### Selected excerpt
2013-05-11 Thread ant elder
Actually I wasn't thinking it would be you Benson who talked to the
board. There are several directors here including a couple on this
thread who've said they support trying this so i thought they could
bring it up informally at the upcoming meeting just to get us an idea
if this is something the board would entertain at all.

I agree with you that there are a lot of details that would need to be
worked out, but right now it doesn't look like anyone is doing that
work so getting some feedback from the board, even if its just maybe
but we need more details, could help motivate getting that work done
and coming up with a complete proposal. If the board sounded
interested i'd help getting to that and it sounds like there are a few
others here who would too.

I also agree that there isn't consensus in the Incubator PMC to do
this, but I'm not sure we need it. If we come up with a process and
proposal that the board is happy with and poddlings to be guinea pigs
then we don't really need a unanimous Incubator PMC vote to go ahead.
And its just an experiment, so its a much more gentle approach than
the other big bang changes being proposed.

So what does anyone else think, is this worth trying? Greg
specifically, you were keen we try this earlier on in the thread so is
this something you could get us some feedback from the board about?

   ...ant

On Sat, May 11, 2013 at 1:40 PM, Benson Margulies bimargul...@gmail.com wrote:

 I'm not going to ask the May board meeting anything. There's no
 consensus of this community on 'probationary projects', and, more to
 the point, there are a host of details required to make that a viable
 proposal and no one has filled them in. As I wrote in the report, I
 plan to have a discussion with the board in June if we aren't making
 progress.

 A real experiment with 'probationary projects' would have to model the
 entire process of a new project launching with  _no IPMC_ to
 participate in any way. Taking a proposal that has been groomed and
 vetted at the IPMC and then launching the resulting project to the
 board is purely an experiment in board supervision. I'm not going to
 bring the board a proposal to increase their workload based on my
 personal judgement, and there's no consensus here, today, that it's a
 good idea, since there are several people who are eloquently opposed.

### Stated goal 1
Summarize the email in two sentences.

### Dataset records
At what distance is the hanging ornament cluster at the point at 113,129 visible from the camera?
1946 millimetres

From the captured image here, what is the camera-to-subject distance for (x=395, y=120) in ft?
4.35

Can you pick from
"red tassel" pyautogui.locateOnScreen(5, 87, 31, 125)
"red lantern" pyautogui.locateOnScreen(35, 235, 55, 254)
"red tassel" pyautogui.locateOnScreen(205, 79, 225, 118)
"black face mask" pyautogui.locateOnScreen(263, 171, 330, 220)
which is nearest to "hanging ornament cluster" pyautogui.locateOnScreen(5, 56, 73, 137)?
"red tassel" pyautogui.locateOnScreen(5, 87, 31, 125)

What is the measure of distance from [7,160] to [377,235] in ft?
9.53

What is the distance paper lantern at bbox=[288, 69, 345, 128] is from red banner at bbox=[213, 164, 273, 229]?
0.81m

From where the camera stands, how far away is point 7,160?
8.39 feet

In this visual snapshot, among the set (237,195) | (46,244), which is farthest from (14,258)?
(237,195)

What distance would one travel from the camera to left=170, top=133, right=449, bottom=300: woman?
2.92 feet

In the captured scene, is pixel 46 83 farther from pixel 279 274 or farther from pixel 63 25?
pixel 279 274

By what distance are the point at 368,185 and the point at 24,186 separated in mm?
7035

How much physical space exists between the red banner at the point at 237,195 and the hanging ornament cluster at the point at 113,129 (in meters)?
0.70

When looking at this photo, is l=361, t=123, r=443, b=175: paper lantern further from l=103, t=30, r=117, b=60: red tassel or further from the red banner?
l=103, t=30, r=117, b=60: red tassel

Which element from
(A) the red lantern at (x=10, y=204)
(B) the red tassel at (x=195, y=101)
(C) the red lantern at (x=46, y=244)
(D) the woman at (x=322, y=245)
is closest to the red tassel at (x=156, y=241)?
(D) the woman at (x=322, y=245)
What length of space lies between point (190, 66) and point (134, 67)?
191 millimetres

### Stated goal 2
Convert the part of the records that opens with the line containing "In this visual" and closes with the last line of the records into a JSON list of strings, one string per line, with blank lines omitted.

### Answer 1
Ant elder proposes that directors who support the idea raise it informally at the upcoming board meeting, arguing that board feedback could motivate work on a complete proposal and that a unanimous Incubator PMC vote is not needed for an experiment. In the quoted reply, Benson Margulies says he will not ask the May board meeting anything because there is no community consensus on 'probationary projects' and many details are unfilled, and he plans a discussion with the board in June if progress stalls.

### Answer 2
[
  "In this visual snapshot, among the set (237,195) | (46,244), which is farthest from (14,258)?",
  "(237,195)",
  "What distance would one travel from the camera to left=170, top=133, right=449, bottom=300: woman?",
  "2.92 feet",
  "In the captured scene, is pixel 46 83 farther from pixel 279 274 or farther from pixel 63 25?",
  "pixel 279 274",
  "By what distance are the point at 368,185 and the point at 24,186 separated in mm?",
  "7035",
  "How much physical space exists between the red banner at the point at 237,195 and the hanging ornament cluster at the point at 113,129 (in meters)?",
  "0.70",
  "When looking at this photo, is l=361, t=123, r=443, b=175: paper lantern further from l=103, t=30, r=117, b=60: red tassel or further from the red banner?",
  "l=103, t=30, r=117, b=60: red tassel",
  "Which element from",
  "(A) the red lantern at (x=10, y=204)",
  "(B) the red tassel at (x=195, y=101)",
  "(C) the red lantern at (x=46, y=244)",
  "(D) the woman at (x=322, y=245)",
  "is closest to the red tassel at (x=156, y=241)?",
  "(D) the woman at (x=322, y=245)",
  "What length of space lies between point (190, 66) and point (134, 67)?",
  "191 millimetres"
]